One caveat, printing sucked on these, you can catch that in Walter’s examples. Toby suffered quality control problems, like Fox, Charlton, and even Fawcett at times in the pre-code early fifties. DC and Atlas didn’t have the same issues. Different printers, I imagine. Later on, everything except Charlton was supposedly done at World Color in Sparta, by the sixties and early seventies.

And what a great Palais, he did some fantastic work. That’s up there with his best. Prolific guy, he was everywhere from the early forties…he did Dollman , alongside Reed Crandall in the earliest issues; early Fiction House titles like Fight and Planet; fun stuff in later Prize Comics before it became Prize Western.. His covers and stories for Super-Mystery are currently getting crazed prices. He did both great work and pedestrian work for Crime Does Not Pay from nearly their start.

And the rauchier pre-code crime he did is today the most collected, like Walter’s great example. He worked in the notorious and now-expensive Suspense Comics as well as Terrific, from Continental, alongside L.B. Cole and behind those key Schomburg covers. He was everywhere, often saving otherwise pedestrian issues with a terrific story.

Gerald Eddy
Gerald Eddy
3 years ago

Those Pinup Pete splashes are great! Chris… Walt is simply trying to get comics in peoples hands in an attempt to expand out the proliferation of our hobby! How was that for a shameless endorsement in an attempt get a discount in Hamilton someday when we can cross our borders again eh?

Chris O.
Chris O.
3 years ago

Gerald! You are absolutely right. I totally forgot that Walt offers deep discounts on his loyal comicbookdaily followers. So Walt, now that I’ve ratted you out …. Ummm… How much are those books going for… Lol

Gerald Eddy
Gerald Eddy
3 years ago

Its like when I was a kid and I thought there really could have been some accident to make me into a superhero!

Klaus
Klaus
3 years ago

Every time I discover a little bite mark from an insect, I immediately jokingly touch my fingertips to the wall, which my girlfriend knows it’s just me checking to see if they stick and that I’ve developed spider powers.

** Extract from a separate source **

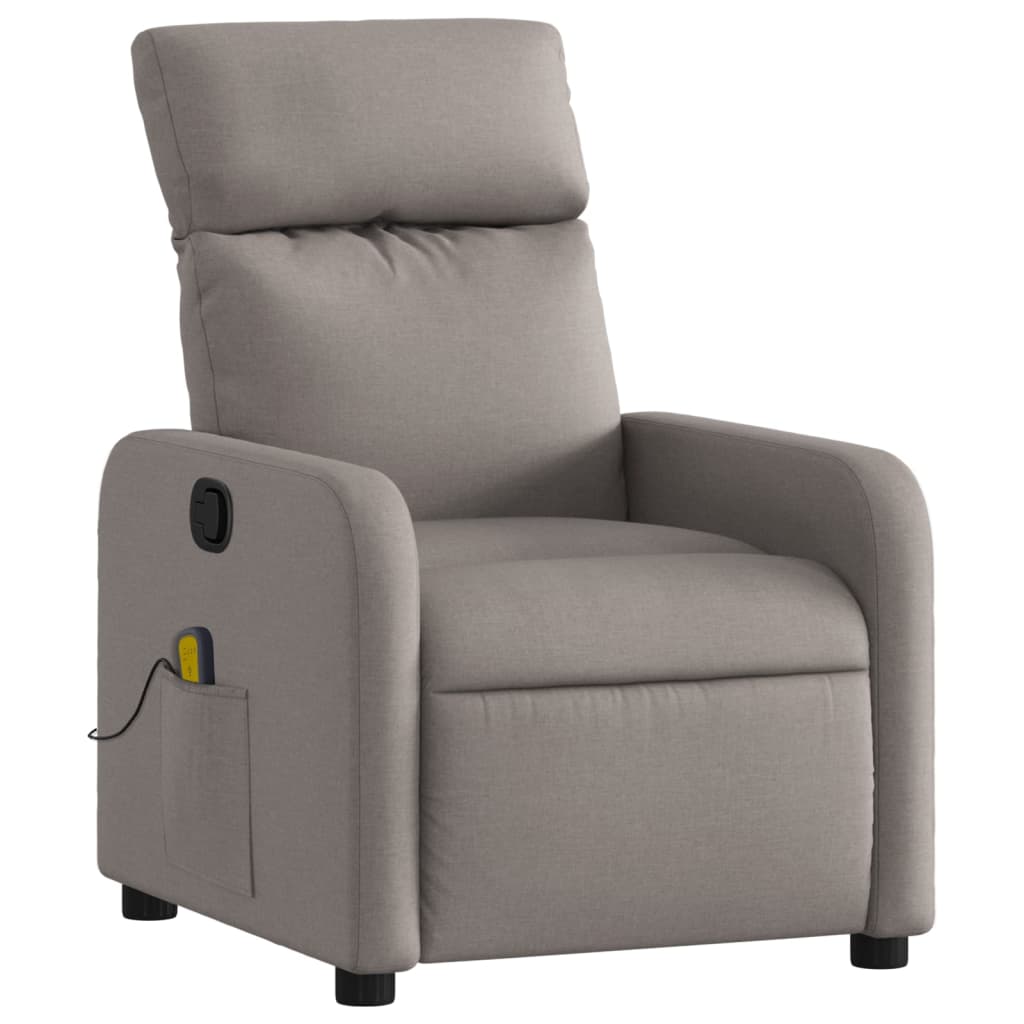 Thumbnail - vidaXL Massagesessel Taupe Stoff
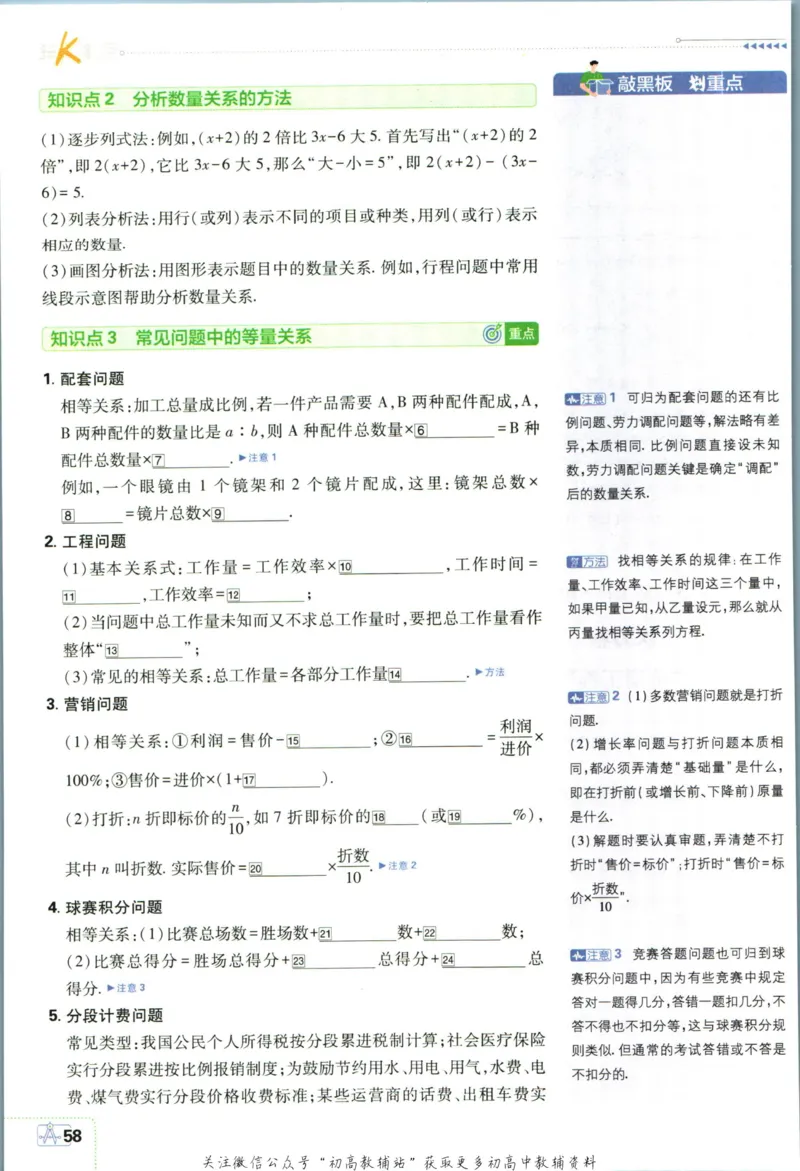 初中必刷题七年级上册数学北师版狂k重点_2、2025初中必刷题合集_初中必刷题23+24+25上册_2024版（部分上册）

I would look glum, and she would just look at me and say, “you’re nuts!”

Klaus
Klaus
3 years ago

Not really on-topic but I couldn’t find any other category to put in and seeing as we’re talking old comics. Just in case you’ve never seen this video from 50 years ago.

https://www.cbc.ca/archives/entry/canadas-first-comic-book-store

Chris O.
Chris O.
3 years ago

Klaus, great video. I’ve seen it before but it’s worth re-watching.

Klaus
Klaus
3 years ago

All the old golden and silver age comics sitting in boxes not bagged or boarded just boggles the mind. The prices seem cheap but considering the lower wages, they were still pretty pricey.

Scott VanderPloeg
Admin
3 years ago

I posted that video and wrote about it 2011: https://www.comicbookdaily.com/championing_comics/progressive-shops/canadas-first-comic-shop/

All things old on the internet are new again when we (re)discover it!

Klaus
Klaus
3 years ago

Scott: I would like to see other older videos like that, American, Canadian, or otherwise, from “the good old days”, when collecting was not so monetary, but for the simple love of collecting.

I buy golden age at cheap prices because I’m willing to own them, regardless if they’re beat up, with pages missing; as long as they look reasonable. I have a number of books that still look pretty good when bagged and boarded, even in fair or less condition.